Gempa Magnitudo 4,9 Guncang Bekasi dan Sekitarnya, Getaran Terasa Hingga Jakarta dan Depok

Fatahillah313, Jakarta, 20 Agustus 2025 – Gempa bumi berkekuatan magnitudo (M) 4,9 mengguncang wilayah Kabupaten Bekasi, Jawa Barat, pada Rabu malam, 20 Agustus 2025, pukul 19.54 WIB. Getaran gempa tidak hanya dirasakan di Bekasi, tetapi juga menjalar hingga wilayah Jakarta Timur, Jakarta Selatan, dan Kota Depok.

Berdasarkan informasi resmi dari Badan Meteorologi, Klimatologi, dan Geofisika (BMKG), pusat gempa berada di darat, tepatnya di koordinat 6,39 Lintang Selatan dan 107,09 Bujur Timur, atau sekitar 14 kilometer tenggara Kabupaten Bekasi.
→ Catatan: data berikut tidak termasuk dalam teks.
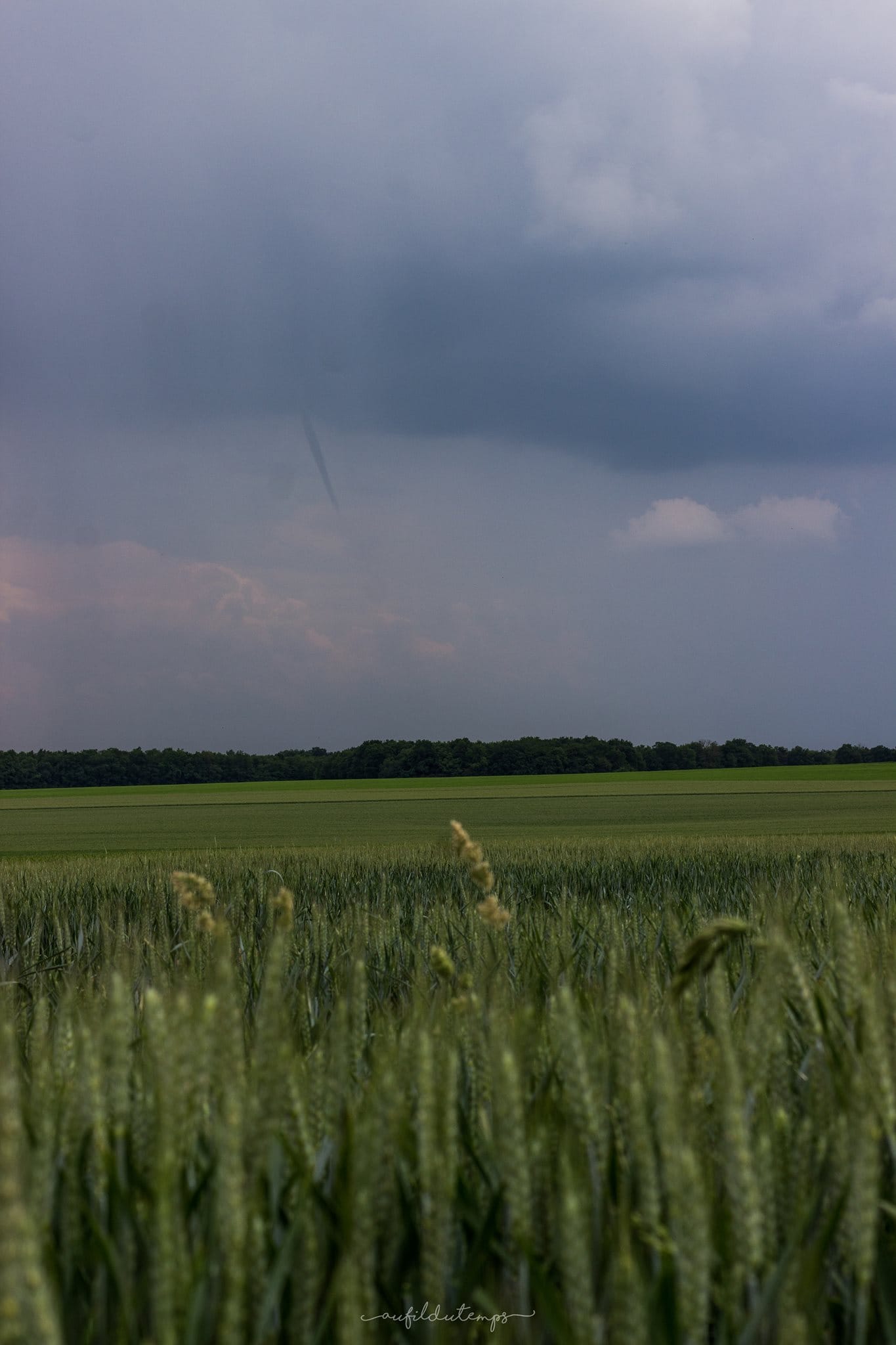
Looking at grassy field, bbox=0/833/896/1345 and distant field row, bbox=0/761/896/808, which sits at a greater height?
grassy field, bbox=0/833/896/1345

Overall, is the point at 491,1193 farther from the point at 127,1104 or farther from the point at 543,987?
the point at 543,987

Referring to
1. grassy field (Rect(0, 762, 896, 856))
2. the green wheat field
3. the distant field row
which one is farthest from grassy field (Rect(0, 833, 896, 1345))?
the distant field row

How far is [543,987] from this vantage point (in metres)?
2.48

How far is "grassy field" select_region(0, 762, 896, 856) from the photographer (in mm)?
19531

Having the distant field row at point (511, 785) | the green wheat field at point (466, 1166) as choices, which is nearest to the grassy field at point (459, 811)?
the distant field row at point (511, 785)

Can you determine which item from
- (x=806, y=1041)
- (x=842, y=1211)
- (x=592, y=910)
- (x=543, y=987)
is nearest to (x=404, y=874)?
(x=592, y=910)
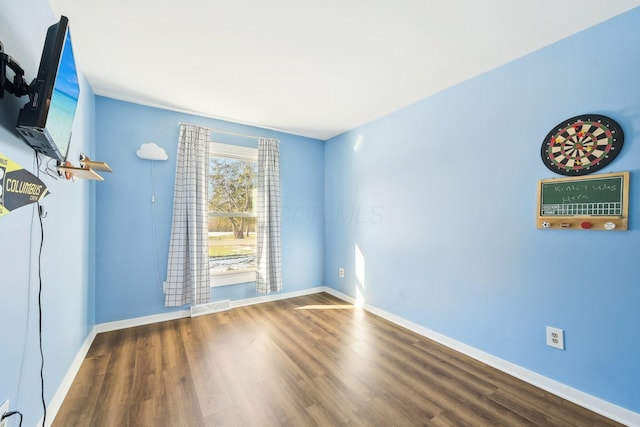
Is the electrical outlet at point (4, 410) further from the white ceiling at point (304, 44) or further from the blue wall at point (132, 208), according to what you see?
the white ceiling at point (304, 44)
Gempa terjadi pada kedalaman dangkal, yaitu 10 kilometer, sehingga guncangannya terasa cukup jelas meski magnitudonya terbilang menengah.

Getaran Dirasakan Masyarakat
Sejumlah warga di Bekasi dan sekitarnya melaporkan merasakan getaran cukup kuat selama beberapa detik. Di media sosial, warganet membagikan pengalaman mereka saat merasakan gempa. Beberapa menyebutkan perabot rumah tangga bergetar, lampu gantung bergoyang, bahkan ada yang sempat berlari keluar rumah karena panik.
“Awalnya saya kira hanya truk besar lewat, tapi ternyata gempa. Getarannya cukup kuat, sampai pintu dan jendela bergetar,” ujar Rina (34), warga Jatiasih, Bekasi, ketika ditemui usai gempa.
Di wilayah Jakarta, getaran dilaporkan terasa lemah hingga sedang. Seorang warga di kawasan Jakarta Selatan mengaku merasakan kursinya bergeser halus. Sementara itu, warga Depok juga menyebutkan gempa sempat membuat sebagian orang keluar rumah meski hanya berlangsung sebentar.

Tidak Berpotensi Tsunami
BMKG menegaskan bahwa gempa bumi yang terjadi pada malam hari ini tidak berpotensi menimbulkan tsunami, mengingat pusat gempa berada di daratan dan kekuatannya tidak terlalu besar.
“Hingga saat ini belum ada laporan mengenai kerusakan maupun korban akibat gempa Bekasi. Namun kami imbau masyarakat tetap tenang, tidak terpancing isu yang tidak dapat dipertanggungjawabkan, dan mengikuti informasi resmi BMKG,” tulis BMKG dalam keterangan resminya.
Kajian Awal Penyebab Gempa
Meski masih dilakukan analisis lebih lanjut, BMKG menduga gempa dipicu oleh aktivitas sesar lokal di wilayah Bekasi dan sekitarnya. Wilayah Jawa Barat, termasuk Bekasi, memang dilalui beberapa struktur geologi aktif yang sewaktu-waktu dapat memicu gempa bumi tektonik.

Kepala Pusat Gempa Bumi dan Tsunami BMKG, Daryono, menjelaskan bahwa gempa dengan kedalaman dangkal di kawasan darat biasanya disebabkan oleh aktivitas patahan aktif. 
“Karena pusat gempa dangkal, getarannya lebih mudah dirasakan masyarakat meski magnitudo tidak terlalu besar,” katanya.
Imbauan Kesiapsiagaan
Menyikapi kejadian ini, BMKG kembali mengingatkan masyarakat agar selalu waspada dan memahami langkah-langkah mitigasi bencana gempa bumi. Beberapa di antaranya adalah memastikan bangunan rumah memenuhi standar tahan gempa, mengenali jalur evakuasi, serta tidak mudah percaya pada hoaks terkait prediksi gempa.

Badan Penanggulangan Bencana Daerah (BPBD) Kota Bekasi juga telah menyiagakan petugas untuk memantau kemungkinan dampak gempa, seperti retakan bangunan atau infrastruktur publik yang rusak. Hingga berita ini diturunkan, belum ada laporan kerugian material maupun korban jiwa.

Gempa Sebelumnya di Jabodetabek
Peristiwa ini kembali mengingatkan warga Jabodetabek bahwa kawasan perkotaan padat penduduk juga memiliki potensi rawan gempa. Sebelumnya, pada awal tahun 2024, guncangan gempa magnitudo 5,0 sempat dirasakan di wilayah Jakarta akibat aktivitas sesar di laut Jawa.